Last week, the World Bank released the latest issue of Africa’s Pulse, a biannual publication highlighting key macroeconomic trends in sub-Saharan Africa. The report updates the region’s growth forecast for 2019, revising its projection down to 2.6 percent, 0.2 percentage points lower than its April forecast and only slightly higher than the 2.5 percent growth in 2018. Like recent issues of Africa’s Pulse, this report highlights ongoing debt vulnerabilities on the continent with the region’s current account deficit widening in 2019—and notes that more countries are in debt distress or at high risk of debt distress than in previous years.

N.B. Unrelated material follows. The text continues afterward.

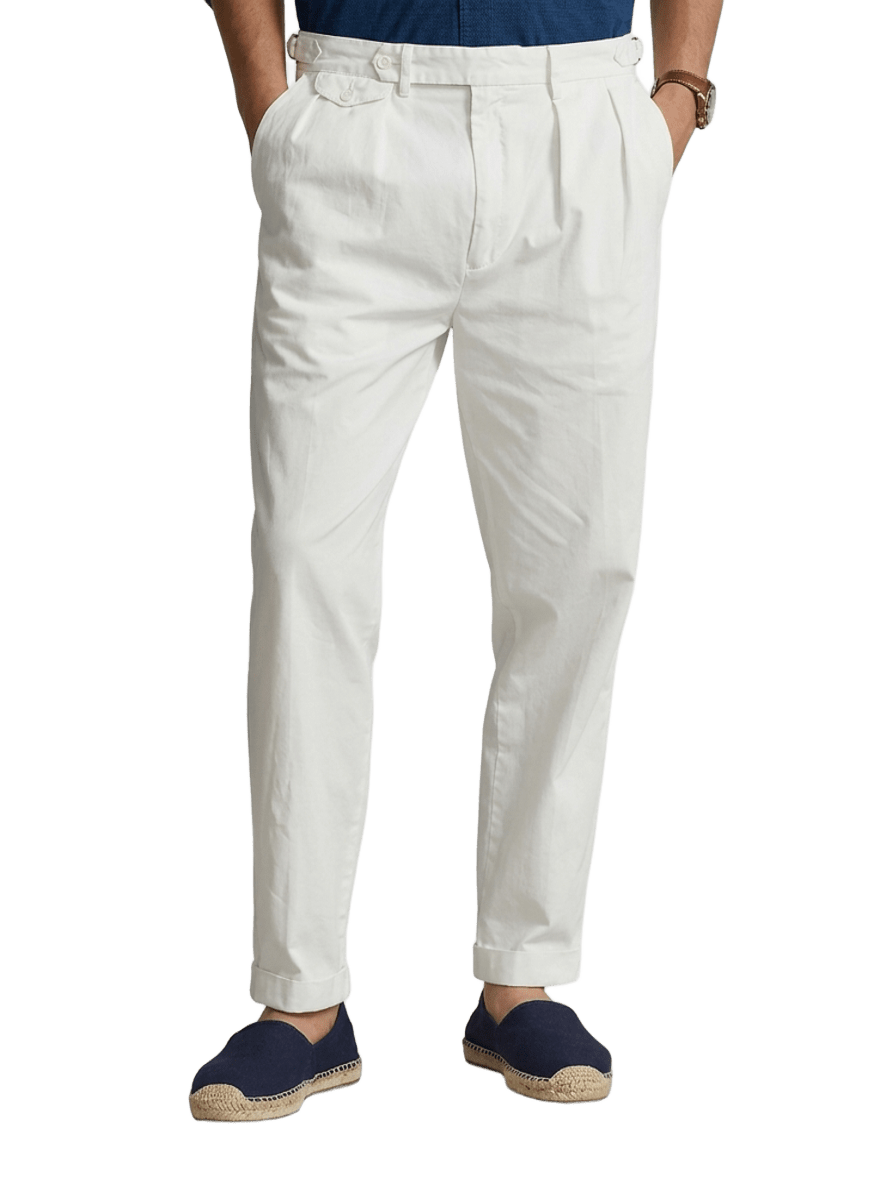 pant polo ralph water prof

Former Senior Research Analyst - Global Economy and Development, Center for Sustainable Development
One of the special chapters in this report focuses on gender gaps in sub-Saharan Africa and policies to address them. As Figure 1 shows, women-led micro-, small-, and medium-sized firms earn 34 percent less in profits on average compared to male-led firms. A large share of the difference in profits is explained by the sectors where women operate (hair salons, retail, textile manufacturing, etc.) as they have lower profit margins.
Figure 1: Gender gaps in profits for entrepreneurs
Gender gaps also exist in other sectors of the economy. As Figure 2 shows, female-managed agricultural plots in sub-Saharan Africa are, on average, one-third less productive than plots managed by men, for various reasons. Women are also less likely to have bank accounts or use mobile money. There is good news as the region is making progress in narrowing many gender gaps. For example, in education, sub-Saharan Africa is close to achieving gender parity in primary enrollment and has made progress on secondary and tertiary education, although more work remains.

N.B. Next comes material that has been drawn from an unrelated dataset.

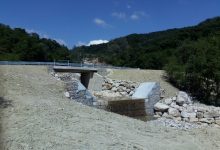 Molinara| il 20 luglio inaugurazione del ponte Orsara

Figure 2: Gender gaps in agricultural productivity
The report specifically identifies improving credit access as one of the six pathways for lowering gender-based constraints. Credit access is often a key constraint for female-owned businesses, leading to lower levels of investment and profits for their firms. Lack of collateral is a major impediment to credit access as women are much less likely to own assets and wealth compared to men (13 percent for women vs 39 percent for men). Other policy recommendations include building skills beyond traditional training, improving women’s land rights, increasing women’s use of hired and household labor, addressing social norms, and helping the next generation of girls.
A successful innovation tested in Ethiopia used psychometric tests—according to the report, “an innovative credit technology that helps predict the likelihood that a borrower will repay a loan”—as an alternative to traditional collateral and found that it performed well in predicting loan repayment, which led to a 99 percent loan repayment rate. Other tools recommended in the report include increasing adoption of digital technologies to support saving and more targeted loan products for existing entrepreneurs.